New Kitara ホールカルテット 6th Concert

 弦楽四重奏曲を毎年のようにコンサートで聴けるようになったのは札幌コンサートホールKitaraができたお蔭である。Kitaraが開館する前の1994年に〈かでる2・7ホール〉でEMERSON STRING QUARTETの演奏を聴く機会があった。ベートーヴェンの弦楽四重奏曲Nos.7~9であった。そのエマーソン弦楽四重奏団がKitaraに初出演したのが1999年5月25日で演奏曲目はべートーヴェンの第11番、ショスタコーヴィチの第3番、シューベルトの第14番。今日のコンサートのプログラムとはショスタコーヴィチの曲番号が違うだけである。というわけで今日のコンサートは何となく楽しみが増えた。

 ≪Kitaraホールカルテット≫という弦楽四重奏団はKitaraのレジデント・カルテットとして日本を代表する若手弦楽器奏者4人(矢部達也(vn),川田知子(vn),川本嘉子(va),金木博幸(vc)が結成。
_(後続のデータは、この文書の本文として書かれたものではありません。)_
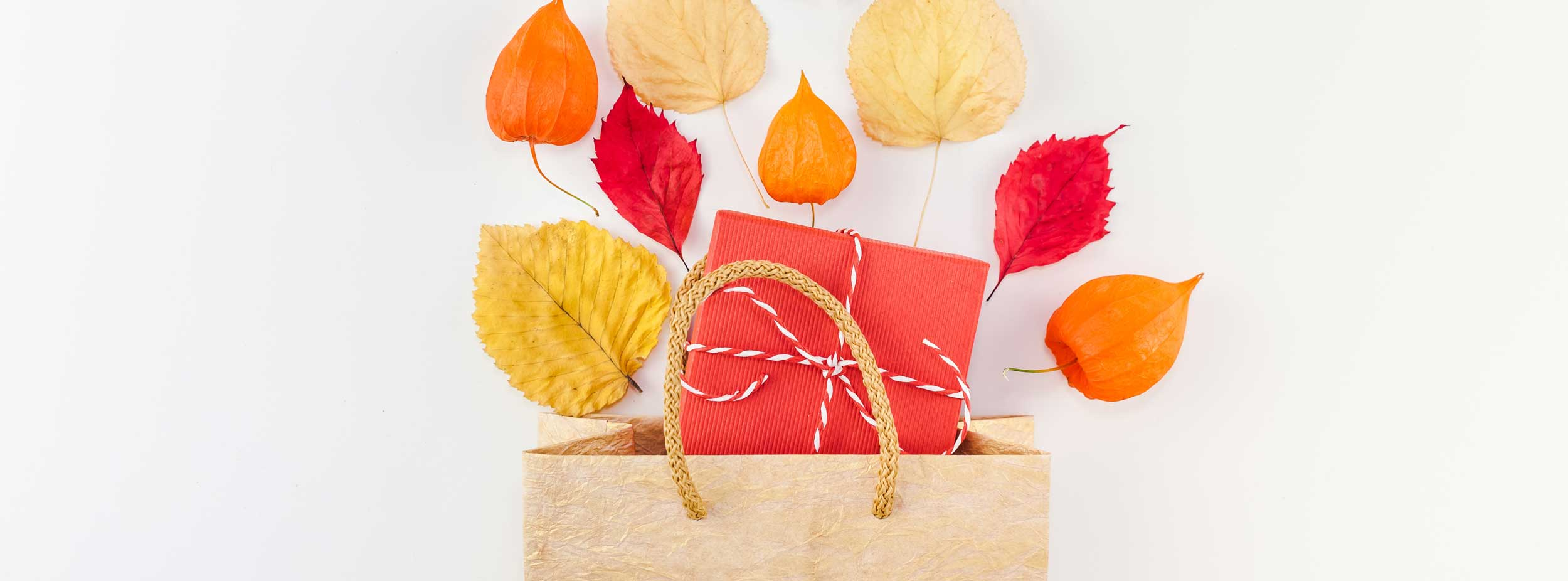 creative-top-view-flat-lay-autumn-composition-shopping-bag-dried-orange-flowers-leaves-background_t20_EnkWrQ.jpg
毎年春・秋の2回、定期的にコンサートを開催。私は1999年5月に2nd Concertを聴いた。その後、メンバーの交替もあったが2007年6月の19th Concertまで続き、何回か聴いたものである。

 2001年6月イタリア弦楽四重奏団、2002年3月東京クヮルテット&ザビーネ・マイヤー、2003年7月PMFウイーン弦楽四重奏団などの演奏会で室内楽に親しむ機会も多くなった。札幌コンサートホールは{Kitara弦楽四重奏シリーズ}の企画を充実させ海外のカルテットも定期的に出演するようになった。プラジャーク弦楽四重奏団ダネル弦楽四重奏団などは何度も来札して公演を行っている。日本人が結成した「ロータスカルテット」の活躍もますます期待される。

 2005年5月のアルバン・ベルク弦楽四重奏団のKitara大ホールでの演奏は未だ記憶がなまなましい。世界最高のカルテットの登場で、その時の演奏曲であるシューベルトの「死と乙女」は何となく今でも音が伝わってくる感じ。チョット大袈裟になるがそのくらいのインパクトがあった。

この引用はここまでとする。